Salió del pequeño cuarto en que se ocultaba de la luz en la parte trasera de la sacristía, una especie de bodega que olió a tiempo que se estanca y ritos de una vez al año. Esperó a que las mujeres del pueblo terminaran de cuchichear en las esquinas para atreverse a ir a la fuente a lavarse y para tomar agua mientras se fijaba en el alegre correr de los niños rumbo a la escuela, cayó en cuenta que no era ni sábado ni domingo. Regresó a la iglesia y fue al lugar de las ofrendas y comprobó que tenía algo que comer, fue entonces cuando vio la nota críptica adosada al bulto de la ofrenda. Especuló que era una petición a algún santo, pero no, era una nota claramente dirigida a él por alguien que lo alimentaba y lo conocía.

Eso lo inquietó, pues siempre pensó que pasaba desapercibido entre la cortina y los escondrijos del coro o el confesionario vacío del fondo. -¡Pero si yo lo único que quiero es mantener limpia la iglesia!- Pero no, siempre había algo más detrás del placer que le producía el ruido de la escoba pasando entre los resquicios de las piedras y el olor a tierra de las mañanas arrastrándose por entre las viejas piedras.

Observaba la iglesia como algo vivo, que no pulcro, mientras el ruido de las oraciones como algo que lo transportaba, pero no era agradable a sus oídos y le llegaba de todos lados, se sintió mareado e inseguro. Y el hecho de que las comadronas cada día desafinaran con más gusto cuando intentaban cantar, lo llevo a prescindir del oído y concentrarse en la intención del canto, un casi llanto. Conocía cada una de las voces de mucho tiempo atrás y mientras adivinaba sus vidas, entendió que ese sufrimiento era gustoso y las plegarias correspondidas.

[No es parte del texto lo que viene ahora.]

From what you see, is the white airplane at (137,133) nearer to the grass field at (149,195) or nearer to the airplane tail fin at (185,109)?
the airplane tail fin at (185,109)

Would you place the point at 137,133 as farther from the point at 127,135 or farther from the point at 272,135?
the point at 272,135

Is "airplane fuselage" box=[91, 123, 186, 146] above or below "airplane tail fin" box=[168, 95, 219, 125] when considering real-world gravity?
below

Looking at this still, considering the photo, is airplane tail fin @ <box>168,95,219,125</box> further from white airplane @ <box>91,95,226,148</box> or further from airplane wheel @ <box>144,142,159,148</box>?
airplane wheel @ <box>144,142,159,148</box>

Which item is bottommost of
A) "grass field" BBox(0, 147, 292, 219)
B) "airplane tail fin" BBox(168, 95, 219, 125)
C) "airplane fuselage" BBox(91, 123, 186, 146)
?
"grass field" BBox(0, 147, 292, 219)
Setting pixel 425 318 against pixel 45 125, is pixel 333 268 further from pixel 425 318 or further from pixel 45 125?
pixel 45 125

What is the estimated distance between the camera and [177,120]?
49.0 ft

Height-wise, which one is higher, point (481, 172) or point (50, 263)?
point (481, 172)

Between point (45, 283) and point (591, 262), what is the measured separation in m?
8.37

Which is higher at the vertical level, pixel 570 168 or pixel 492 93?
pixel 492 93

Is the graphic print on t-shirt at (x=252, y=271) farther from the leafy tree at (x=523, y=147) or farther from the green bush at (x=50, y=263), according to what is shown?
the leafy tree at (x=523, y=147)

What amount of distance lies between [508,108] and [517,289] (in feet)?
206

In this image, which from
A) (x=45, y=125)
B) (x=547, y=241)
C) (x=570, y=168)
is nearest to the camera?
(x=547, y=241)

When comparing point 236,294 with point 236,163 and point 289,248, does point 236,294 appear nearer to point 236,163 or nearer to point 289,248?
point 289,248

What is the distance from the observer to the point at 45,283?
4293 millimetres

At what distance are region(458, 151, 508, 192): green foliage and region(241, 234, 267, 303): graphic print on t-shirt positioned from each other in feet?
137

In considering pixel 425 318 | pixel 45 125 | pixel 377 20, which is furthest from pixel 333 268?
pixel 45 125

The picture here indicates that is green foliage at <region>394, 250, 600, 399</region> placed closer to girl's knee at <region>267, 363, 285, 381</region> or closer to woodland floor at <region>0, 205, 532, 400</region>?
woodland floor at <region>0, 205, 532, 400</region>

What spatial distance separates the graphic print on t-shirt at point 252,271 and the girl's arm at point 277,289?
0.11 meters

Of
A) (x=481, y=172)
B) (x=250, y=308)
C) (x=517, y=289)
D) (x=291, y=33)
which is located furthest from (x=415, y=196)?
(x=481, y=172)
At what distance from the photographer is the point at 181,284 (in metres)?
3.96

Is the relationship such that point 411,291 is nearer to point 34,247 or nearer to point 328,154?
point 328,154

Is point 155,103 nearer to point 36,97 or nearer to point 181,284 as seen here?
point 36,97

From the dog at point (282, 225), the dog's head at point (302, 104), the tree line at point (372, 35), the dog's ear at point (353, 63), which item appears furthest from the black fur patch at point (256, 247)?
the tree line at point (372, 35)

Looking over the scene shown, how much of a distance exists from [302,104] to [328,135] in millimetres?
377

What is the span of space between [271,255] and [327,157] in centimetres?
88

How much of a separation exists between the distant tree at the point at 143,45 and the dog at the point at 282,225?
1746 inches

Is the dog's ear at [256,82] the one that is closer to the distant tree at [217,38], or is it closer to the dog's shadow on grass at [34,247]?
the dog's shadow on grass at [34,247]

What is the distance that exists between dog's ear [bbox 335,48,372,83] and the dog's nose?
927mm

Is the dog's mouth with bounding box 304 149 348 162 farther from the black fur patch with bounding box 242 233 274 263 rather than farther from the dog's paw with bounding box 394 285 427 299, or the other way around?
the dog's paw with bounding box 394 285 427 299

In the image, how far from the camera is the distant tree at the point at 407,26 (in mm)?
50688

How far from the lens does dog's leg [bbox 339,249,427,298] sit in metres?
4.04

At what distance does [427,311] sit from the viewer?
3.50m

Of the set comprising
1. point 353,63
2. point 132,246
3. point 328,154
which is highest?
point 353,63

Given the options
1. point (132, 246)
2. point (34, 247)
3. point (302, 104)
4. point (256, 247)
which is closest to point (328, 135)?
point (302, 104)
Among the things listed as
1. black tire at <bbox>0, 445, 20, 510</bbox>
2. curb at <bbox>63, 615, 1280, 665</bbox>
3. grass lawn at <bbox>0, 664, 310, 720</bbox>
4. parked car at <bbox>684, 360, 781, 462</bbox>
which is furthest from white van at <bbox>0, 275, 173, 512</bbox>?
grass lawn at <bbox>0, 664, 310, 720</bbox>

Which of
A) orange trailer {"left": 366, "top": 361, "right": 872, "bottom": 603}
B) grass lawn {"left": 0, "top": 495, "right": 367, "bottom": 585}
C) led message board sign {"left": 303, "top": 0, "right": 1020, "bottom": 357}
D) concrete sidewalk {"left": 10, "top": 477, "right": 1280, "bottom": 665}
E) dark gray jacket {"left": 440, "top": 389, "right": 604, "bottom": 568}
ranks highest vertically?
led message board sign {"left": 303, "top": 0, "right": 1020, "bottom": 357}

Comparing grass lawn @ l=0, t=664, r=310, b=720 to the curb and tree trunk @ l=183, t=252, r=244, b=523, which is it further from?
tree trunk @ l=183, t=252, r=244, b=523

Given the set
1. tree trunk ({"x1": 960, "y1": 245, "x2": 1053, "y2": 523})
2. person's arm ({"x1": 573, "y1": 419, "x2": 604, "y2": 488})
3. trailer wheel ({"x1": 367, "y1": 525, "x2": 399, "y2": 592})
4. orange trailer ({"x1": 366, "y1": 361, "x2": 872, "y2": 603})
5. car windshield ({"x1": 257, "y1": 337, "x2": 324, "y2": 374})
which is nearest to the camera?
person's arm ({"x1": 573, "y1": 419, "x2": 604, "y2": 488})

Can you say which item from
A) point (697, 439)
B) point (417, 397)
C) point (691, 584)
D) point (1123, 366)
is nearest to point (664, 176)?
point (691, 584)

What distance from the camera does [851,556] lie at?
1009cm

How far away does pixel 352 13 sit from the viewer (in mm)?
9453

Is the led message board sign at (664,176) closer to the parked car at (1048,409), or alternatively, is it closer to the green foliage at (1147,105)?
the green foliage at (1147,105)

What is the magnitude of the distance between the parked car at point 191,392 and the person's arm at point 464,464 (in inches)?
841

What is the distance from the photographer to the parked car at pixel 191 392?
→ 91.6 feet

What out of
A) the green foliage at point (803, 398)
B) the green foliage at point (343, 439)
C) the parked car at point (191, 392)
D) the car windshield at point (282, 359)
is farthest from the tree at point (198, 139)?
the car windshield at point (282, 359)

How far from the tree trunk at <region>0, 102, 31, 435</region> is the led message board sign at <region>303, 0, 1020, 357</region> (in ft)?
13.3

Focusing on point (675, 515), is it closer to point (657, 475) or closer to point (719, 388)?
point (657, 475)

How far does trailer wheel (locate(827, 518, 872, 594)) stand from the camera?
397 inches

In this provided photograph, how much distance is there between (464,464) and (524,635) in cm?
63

El espíritu del lugar le envolvía mientras lo recorría con la vista, subió al altar mientras fingía barrer. Aprovechó para tener una vista completa, la curiosidad lo llevó a la parte de atrás donde estaba la cripta y entró sintiendo que la transgredía. Ahí estaba, su nombre en una gaveta del nivel más bajo y sin pensarlo, buscó entre sus cosas el pequeño papel, puso la nota resguardada en un resquicio, después de todo… era para él. Limpió cuidadosamente la piedra gravada y trató de acordarse desde cuando permanecía ahí, sintió en sus ojos el reverberar de las veladoras que se consumían despacio atrás de él, como atravesándolo, y se sintió transparente, lloroso, y trató de levantar sus manos para enjugarse, no pudo.

Salió cuando creyó que estaba en un horrible y extraño lugar lleno de una música plana, atónica para su ser, y regresó a sus vanas actividades de todos los días, semanas, meses, años. Y así, cada día se sintió mejor después que ojeó aquella nota en el papel y el epígrafe en la laja. ¡Alguien sabía de él!